As an NHL player, as it is in any walk of life, you don’t make it to your senior years without having a regret or two. Despite all those snazzy feel-good slogans and bold declarations of perfection, you’re lying to yourself if you claim you made it to grey-hair age and had absolutely no wishes for a second chance in certain situations.
That brings us to the career arc of Nashville Predators star forward Matt Duchene. Now 31 years old, Duchene is coming off a career-best 43-goal, 86-point season last year in 78 games with the Preds, and he’s currently tied for second place in NHL pre-season points with seven (two goals, and five assists). He already scored one regular-season goal in Friday’s Global Series win over the San Jose Sharks.
Along with fellow elite offense generators Filip Forsberg and Roman Josi, Duchene was a key part of the Preds’ engine with the puck, and he’s going to be depended on once again by coach John Hynes to lead the way on offense.
But you have to imagine there’s part of Duchene that wishes he could’ve worked things out with the team that drafted him third overall in the 2009 NHL draft – the team that just won a Stanley Cup, the Colorado Avalanche – don’t you?
Sure, there may have been some relationships that were broken bridges with the Avs and Duchene before he was traded to the Ottawa Senators in 2017 – but what if he’d figured out a way to stay? Would that Colorado franchise still have rolled over virtually every opponent they faced last season? Would they still have that extra something – that chemistry, that bond – that puts Cup-winners over the top in the games that mattered most?
And now, most importantly, can Duchene be part of a Cup-winner at this stage in his career, given the stage of the Predators at this point?
This is not to cast aspersions on Duchene, who will be 32 in January. He’s smack in the middle of a seven-year, $56-million contract extension he signed in 2019 for good reason: he can give you nearly 20 minutes of ice time per game, he’s a dynamic power-play producer with 16 goals and 29 points with the extra man last season, and he has made his initial two years in Nashville, when he had a combined 19 goals and 55 points in 104 games, disappear from memory.
Now all he has to do is do it again. All he has to do is continue to be the Preds’ leading scorer and hit the 40-goal plateau for what would be only the second time in his career. Now all he has to do is figure out a way to lead his Predators team to (a) at least one playoff series game win, which he didn’t get last season as Nashville was mauled by the Avalanche in a sweep of their first-round showdown, and (b) a series win or two – or maybe more, depending on the impact of superstar goalie Juuse Saros. It certainly won’t be easy to emerge from the highly-competitive Central Division and play in the Western Conference final and beyond, but that’s what’s being asked of Duchene and his teammates.

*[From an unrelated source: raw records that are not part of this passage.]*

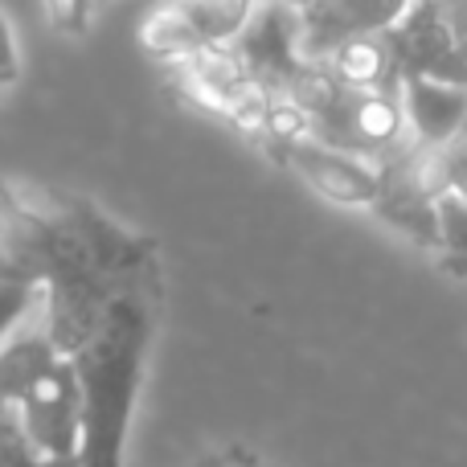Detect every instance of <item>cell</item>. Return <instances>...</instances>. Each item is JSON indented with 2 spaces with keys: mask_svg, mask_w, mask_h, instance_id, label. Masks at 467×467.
I'll return each instance as SVG.
<instances>
[{
  "mask_svg": "<svg viewBox=\"0 0 467 467\" xmlns=\"http://www.w3.org/2000/svg\"><path fill=\"white\" fill-rule=\"evenodd\" d=\"M161 316L164 275L119 291L99 332L70 357L82 402L78 467H128V435Z\"/></svg>",
  "mask_w": 467,
  "mask_h": 467,
  "instance_id": "1",
  "label": "cell"
},
{
  "mask_svg": "<svg viewBox=\"0 0 467 467\" xmlns=\"http://www.w3.org/2000/svg\"><path fill=\"white\" fill-rule=\"evenodd\" d=\"M373 169L381 177V193H378L373 213L389 230L406 234L419 250L439 254V202L447 197L439 148H422L406 136Z\"/></svg>",
  "mask_w": 467,
  "mask_h": 467,
  "instance_id": "2",
  "label": "cell"
},
{
  "mask_svg": "<svg viewBox=\"0 0 467 467\" xmlns=\"http://www.w3.org/2000/svg\"><path fill=\"white\" fill-rule=\"evenodd\" d=\"M258 0H164L140 21V49L161 62L234 46Z\"/></svg>",
  "mask_w": 467,
  "mask_h": 467,
  "instance_id": "3",
  "label": "cell"
},
{
  "mask_svg": "<svg viewBox=\"0 0 467 467\" xmlns=\"http://www.w3.org/2000/svg\"><path fill=\"white\" fill-rule=\"evenodd\" d=\"M172 95L197 115L222 119L226 128H234L238 136H246L258 123L266 107V90H258L250 82L246 66L238 62L234 46L222 49H205V54L181 57L172 62Z\"/></svg>",
  "mask_w": 467,
  "mask_h": 467,
  "instance_id": "4",
  "label": "cell"
},
{
  "mask_svg": "<svg viewBox=\"0 0 467 467\" xmlns=\"http://www.w3.org/2000/svg\"><path fill=\"white\" fill-rule=\"evenodd\" d=\"M312 140L345 156H386L406 140L402 90H337L312 119Z\"/></svg>",
  "mask_w": 467,
  "mask_h": 467,
  "instance_id": "5",
  "label": "cell"
},
{
  "mask_svg": "<svg viewBox=\"0 0 467 467\" xmlns=\"http://www.w3.org/2000/svg\"><path fill=\"white\" fill-rule=\"evenodd\" d=\"M299 33H304V13L279 5V0H258L254 5L246 29L234 41V54L246 66L250 82L258 90L283 99L291 90V82L307 70Z\"/></svg>",
  "mask_w": 467,
  "mask_h": 467,
  "instance_id": "6",
  "label": "cell"
},
{
  "mask_svg": "<svg viewBox=\"0 0 467 467\" xmlns=\"http://www.w3.org/2000/svg\"><path fill=\"white\" fill-rule=\"evenodd\" d=\"M283 169H291L328 205H340V210H373V205H378V193H381L378 169H373L369 161L345 156L312 136L299 140V144L283 156Z\"/></svg>",
  "mask_w": 467,
  "mask_h": 467,
  "instance_id": "7",
  "label": "cell"
},
{
  "mask_svg": "<svg viewBox=\"0 0 467 467\" xmlns=\"http://www.w3.org/2000/svg\"><path fill=\"white\" fill-rule=\"evenodd\" d=\"M410 5L414 0H324L320 8L304 13V33H299L304 57L316 62L340 41L386 33L389 25L402 21Z\"/></svg>",
  "mask_w": 467,
  "mask_h": 467,
  "instance_id": "8",
  "label": "cell"
},
{
  "mask_svg": "<svg viewBox=\"0 0 467 467\" xmlns=\"http://www.w3.org/2000/svg\"><path fill=\"white\" fill-rule=\"evenodd\" d=\"M386 46H389V57L398 66V78H422L431 74V66L455 46V25L447 16V8L439 0H414L406 8V16L398 25H389L386 33Z\"/></svg>",
  "mask_w": 467,
  "mask_h": 467,
  "instance_id": "9",
  "label": "cell"
},
{
  "mask_svg": "<svg viewBox=\"0 0 467 467\" xmlns=\"http://www.w3.org/2000/svg\"><path fill=\"white\" fill-rule=\"evenodd\" d=\"M402 115H406V136L414 144L443 148L467 123V90L447 87V82H435V78H406Z\"/></svg>",
  "mask_w": 467,
  "mask_h": 467,
  "instance_id": "10",
  "label": "cell"
},
{
  "mask_svg": "<svg viewBox=\"0 0 467 467\" xmlns=\"http://www.w3.org/2000/svg\"><path fill=\"white\" fill-rule=\"evenodd\" d=\"M340 90H402L398 66L389 57V46L381 33L373 37H353L332 46L324 57H316Z\"/></svg>",
  "mask_w": 467,
  "mask_h": 467,
  "instance_id": "11",
  "label": "cell"
},
{
  "mask_svg": "<svg viewBox=\"0 0 467 467\" xmlns=\"http://www.w3.org/2000/svg\"><path fill=\"white\" fill-rule=\"evenodd\" d=\"M62 361L49 337L37 328H21L8 345H0V406L16 410L29 398V389Z\"/></svg>",
  "mask_w": 467,
  "mask_h": 467,
  "instance_id": "12",
  "label": "cell"
},
{
  "mask_svg": "<svg viewBox=\"0 0 467 467\" xmlns=\"http://www.w3.org/2000/svg\"><path fill=\"white\" fill-rule=\"evenodd\" d=\"M33 312H41V283L5 271L0 275V345H8Z\"/></svg>",
  "mask_w": 467,
  "mask_h": 467,
  "instance_id": "13",
  "label": "cell"
},
{
  "mask_svg": "<svg viewBox=\"0 0 467 467\" xmlns=\"http://www.w3.org/2000/svg\"><path fill=\"white\" fill-rule=\"evenodd\" d=\"M439 266L451 279H467V205L447 193L439 202Z\"/></svg>",
  "mask_w": 467,
  "mask_h": 467,
  "instance_id": "14",
  "label": "cell"
},
{
  "mask_svg": "<svg viewBox=\"0 0 467 467\" xmlns=\"http://www.w3.org/2000/svg\"><path fill=\"white\" fill-rule=\"evenodd\" d=\"M0 467H74V463H54L41 460L29 447L21 422L13 419V410H0Z\"/></svg>",
  "mask_w": 467,
  "mask_h": 467,
  "instance_id": "15",
  "label": "cell"
},
{
  "mask_svg": "<svg viewBox=\"0 0 467 467\" xmlns=\"http://www.w3.org/2000/svg\"><path fill=\"white\" fill-rule=\"evenodd\" d=\"M46 16L54 25V33L62 37H82L90 29V13H95V0H41Z\"/></svg>",
  "mask_w": 467,
  "mask_h": 467,
  "instance_id": "16",
  "label": "cell"
},
{
  "mask_svg": "<svg viewBox=\"0 0 467 467\" xmlns=\"http://www.w3.org/2000/svg\"><path fill=\"white\" fill-rule=\"evenodd\" d=\"M439 161H443V185L451 197H460L467 205V123L451 136V144L439 148Z\"/></svg>",
  "mask_w": 467,
  "mask_h": 467,
  "instance_id": "17",
  "label": "cell"
},
{
  "mask_svg": "<svg viewBox=\"0 0 467 467\" xmlns=\"http://www.w3.org/2000/svg\"><path fill=\"white\" fill-rule=\"evenodd\" d=\"M422 78H435V82H447V87H460L467 90V37H455V46L431 66V74Z\"/></svg>",
  "mask_w": 467,
  "mask_h": 467,
  "instance_id": "18",
  "label": "cell"
},
{
  "mask_svg": "<svg viewBox=\"0 0 467 467\" xmlns=\"http://www.w3.org/2000/svg\"><path fill=\"white\" fill-rule=\"evenodd\" d=\"M16 74H21V57H16V37H13V25H8V16L0 13V87L16 82Z\"/></svg>",
  "mask_w": 467,
  "mask_h": 467,
  "instance_id": "19",
  "label": "cell"
},
{
  "mask_svg": "<svg viewBox=\"0 0 467 467\" xmlns=\"http://www.w3.org/2000/svg\"><path fill=\"white\" fill-rule=\"evenodd\" d=\"M193 467H263V463H258V455L246 451V447H218V451L202 455Z\"/></svg>",
  "mask_w": 467,
  "mask_h": 467,
  "instance_id": "20",
  "label": "cell"
},
{
  "mask_svg": "<svg viewBox=\"0 0 467 467\" xmlns=\"http://www.w3.org/2000/svg\"><path fill=\"white\" fill-rule=\"evenodd\" d=\"M279 5L296 8V13H312V8H320V5H324V0H279Z\"/></svg>",
  "mask_w": 467,
  "mask_h": 467,
  "instance_id": "21",
  "label": "cell"
},
{
  "mask_svg": "<svg viewBox=\"0 0 467 467\" xmlns=\"http://www.w3.org/2000/svg\"><path fill=\"white\" fill-rule=\"evenodd\" d=\"M0 275H5V263H0Z\"/></svg>",
  "mask_w": 467,
  "mask_h": 467,
  "instance_id": "22",
  "label": "cell"
},
{
  "mask_svg": "<svg viewBox=\"0 0 467 467\" xmlns=\"http://www.w3.org/2000/svg\"><path fill=\"white\" fill-rule=\"evenodd\" d=\"M0 410H5V406H0Z\"/></svg>",
  "mask_w": 467,
  "mask_h": 467,
  "instance_id": "23",
  "label": "cell"
}]
</instances>
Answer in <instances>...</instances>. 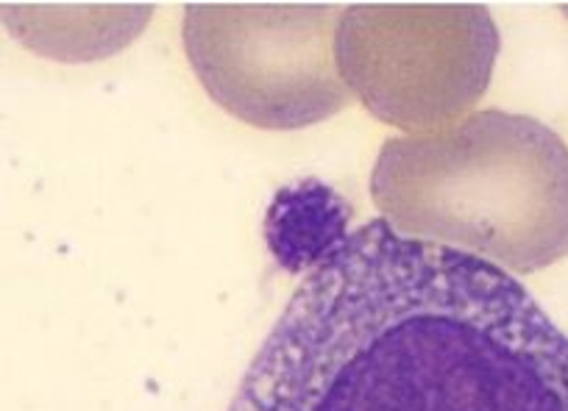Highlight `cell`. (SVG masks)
Masks as SVG:
<instances>
[{
	"instance_id": "5",
	"label": "cell",
	"mask_w": 568,
	"mask_h": 411,
	"mask_svg": "<svg viewBox=\"0 0 568 411\" xmlns=\"http://www.w3.org/2000/svg\"><path fill=\"white\" fill-rule=\"evenodd\" d=\"M154 7L134 3H3V23L31 51L57 62H98L131 45Z\"/></svg>"
},
{
	"instance_id": "3",
	"label": "cell",
	"mask_w": 568,
	"mask_h": 411,
	"mask_svg": "<svg viewBox=\"0 0 568 411\" xmlns=\"http://www.w3.org/2000/svg\"><path fill=\"white\" fill-rule=\"evenodd\" d=\"M499 29L477 3H354L337 23V70L376 120L429 134L488 92Z\"/></svg>"
},
{
	"instance_id": "1",
	"label": "cell",
	"mask_w": 568,
	"mask_h": 411,
	"mask_svg": "<svg viewBox=\"0 0 568 411\" xmlns=\"http://www.w3.org/2000/svg\"><path fill=\"white\" fill-rule=\"evenodd\" d=\"M229 411H568V337L501 267L371 220L321 248Z\"/></svg>"
},
{
	"instance_id": "2",
	"label": "cell",
	"mask_w": 568,
	"mask_h": 411,
	"mask_svg": "<svg viewBox=\"0 0 568 411\" xmlns=\"http://www.w3.org/2000/svg\"><path fill=\"white\" fill-rule=\"evenodd\" d=\"M371 201L398 234L529 276L568 256V145L527 114L390 136Z\"/></svg>"
},
{
	"instance_id": "6",
	"label": "cell",
	"mask_w": 568,
	"mask_h": 411,
	"mask_svg": "<svg viewBox=\"0 0 568 411\" xmlns=\"http://www.w3.org/2000/svg\"><path fill=\"white\" fill-rule=\"evenodd\" d=\"M562 12H568V7H562Z\"/></svg>"
},
{
	"instance_id": "4",
	"label": "cell",
	"mask_w": 568,
	"mask_h": 411,
	"mask_svg": "<svg viewBox=\"0 0 568 411\" xmlns=\"http://www.w3.org/2000/svg\"><path fill=\"white\" fill-rule=\"evenodd\" d=\"M341 9L326 3H187L184 51L212 101L267 131H296L343 112Z\"/></svg>"
}]
</instances>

In Duchene’s years of tumult, he bounced between the Avs, Senators, Columbus Blue Jackets and Predators. It had to have him wondering if he’d strayed off what he thought was a championship path and now was too far away from it to claw his way back. So many things have to go right for an NHLer to wind up on a Cup-winning squad, and for a long time, it did not appear that the Hockey Gods looked fondly upon Duchene and made his life easier. But here he is, with a team that is probably his best chance at a deep playoff run, and he’s front-and-center on it.
In the best-case scenario, he and the Preds shock the world and deliver Tennessee its first Cup. If that happens, all the wrongs, disappointments and dismay in Duchene’s career become his backstory. If not, on some level, the sense of frustration has to deepen.
That Avalanche team may win another Cup this year, and if it does, Duchene has to be asking himself if it all could’ve turned out different for him. If he could’ve stayed in Denver. If he could’ve worked well with Nathan MacKinnon and Gabriel Landeskog. If he could’ve won a Cup with the Avs.
We’ll see if he and the Predators can control their narrative this year.